On November 28, 2017, Nikhil commented on How HMG makes an (olive) oil and water relationship work :

Great article, Carolina. I didn’t realize that some of these European regions are experiencing such dramatic droughts and water constraints. Similar to the what wine makers are considering, it could be important for HMG to consider different geographies they could potentially buy farms in to produce olive oil. Obviously, this would probably generate a different quality of oil, but it could be a potential short term solution to effectively meeting demand at prices consumers are willing to pay. This is especially true given that HMG has already begun choosing “olive species that are particularly resilient in extreme weather conditions”.

The drip irrigation process definitely seems like a helpful step. One thing I wonder is if it would also be helpful to cover the ground/dirt in which the trees are planted with some sort of material that reduces evaporation much allows water to pass through when it rains. This, along with the drip irrigation pipes, could further help combat the water shortage.

On November 28, 2017, Nikhil commented on Fighting Malthus’s Prediction in the New Millennium :

Adam – I enjoyed reading this article and was intrigued by the notion that “the long-run [effects of food aid] may have significant negative impacts on developing the local markets…” This reminds me of the adage that says if you give a man a fish he will eat for a day, but if you teach him how to fish, he will be able to earn for a lifetime. However, it’s important to think about the short term trade-offs in lives saved or slightly improved by utilizing the overproduction and waste of food we seen in more developed countries. Furthermore, a question that came to mind is should we be considering teaching affected individuals other skills than farming to mitigate the risk of reduced arable land on their financial well-being.

While I agree that attacking this problem is important, there will presumably be a challenge convincing the leaders of developing economies to think about more sustainable practices when the US and Europe was already greatly benefited from fossil fuel use without much push back until now.

On November 28, 2017, Nikhil commented on Udacity and the evolving supply chain for highly technical labor :

I enjoyed reading this article and am energized to see how the highly technical labor market will change in the next two years. This has the potential to more effectively help traditionally under-served populations gain education that will allow them to pursue better economic opportunity.
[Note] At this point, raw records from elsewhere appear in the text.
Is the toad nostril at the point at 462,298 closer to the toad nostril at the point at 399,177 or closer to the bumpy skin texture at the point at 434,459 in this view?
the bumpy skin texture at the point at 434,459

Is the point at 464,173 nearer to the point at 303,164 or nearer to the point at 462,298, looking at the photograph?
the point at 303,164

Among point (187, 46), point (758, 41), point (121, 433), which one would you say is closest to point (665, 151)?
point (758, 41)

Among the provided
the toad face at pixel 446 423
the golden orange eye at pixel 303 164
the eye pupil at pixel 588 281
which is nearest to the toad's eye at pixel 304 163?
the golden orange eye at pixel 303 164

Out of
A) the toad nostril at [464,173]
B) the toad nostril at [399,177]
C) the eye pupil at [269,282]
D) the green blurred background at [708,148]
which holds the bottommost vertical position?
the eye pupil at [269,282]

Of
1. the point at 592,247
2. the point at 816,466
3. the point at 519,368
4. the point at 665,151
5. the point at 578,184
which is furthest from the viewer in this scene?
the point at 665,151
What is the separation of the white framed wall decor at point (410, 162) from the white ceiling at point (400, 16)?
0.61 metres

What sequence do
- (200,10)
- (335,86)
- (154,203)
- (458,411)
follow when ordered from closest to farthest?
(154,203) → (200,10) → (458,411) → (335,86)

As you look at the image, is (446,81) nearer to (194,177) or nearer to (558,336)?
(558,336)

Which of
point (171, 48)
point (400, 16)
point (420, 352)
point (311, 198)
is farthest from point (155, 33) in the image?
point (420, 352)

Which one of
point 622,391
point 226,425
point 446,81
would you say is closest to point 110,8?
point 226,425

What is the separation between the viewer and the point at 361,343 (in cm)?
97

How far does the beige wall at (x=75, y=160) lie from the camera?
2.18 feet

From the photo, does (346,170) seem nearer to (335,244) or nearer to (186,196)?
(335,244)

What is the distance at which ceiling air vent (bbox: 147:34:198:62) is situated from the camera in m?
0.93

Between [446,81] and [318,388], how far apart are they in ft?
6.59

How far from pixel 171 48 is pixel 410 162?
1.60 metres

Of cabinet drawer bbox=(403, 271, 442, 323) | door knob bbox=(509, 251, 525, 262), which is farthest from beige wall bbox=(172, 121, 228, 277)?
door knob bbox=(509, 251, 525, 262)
Additionally, I’m curious about how this will impact the traditional four year engineering degree program. There are instances, for example the chemical engineering program at the University of Michigan, where the curriculum is highly theoretical and therefore true application based learning happens via internships. Will these programs ultimately replace four year degrees in certain fields or be treated more as a supplemental education? The answer to that question will probably depend on how employers needs and perceptions changes overtime.

It will be exciting to see how this plays out. I was surprised to read that some Goose products could be listed as “sold out” online – this seems like a huge miss, but reveals how far they have to go in improving their supply chain’s responsiveness.

A potential idea to consider is introducing mini-Canada Goose guide shops similar to what Bonobos or Warby Parker does. The goal would be to allow potential customers come into a shop (could even be a dedicated section of a retail store where Goose is sold) to try on different SKUs and then place an order via their phone or digitally via a dedicated employee. This would reduce the need for Goose to hold the inventory at the store and the customer could expect to receive their jacket in 2-4 days. Additionally, this would help Goose centralize it’s manufacturing and more effectively optimize it’s supply chain.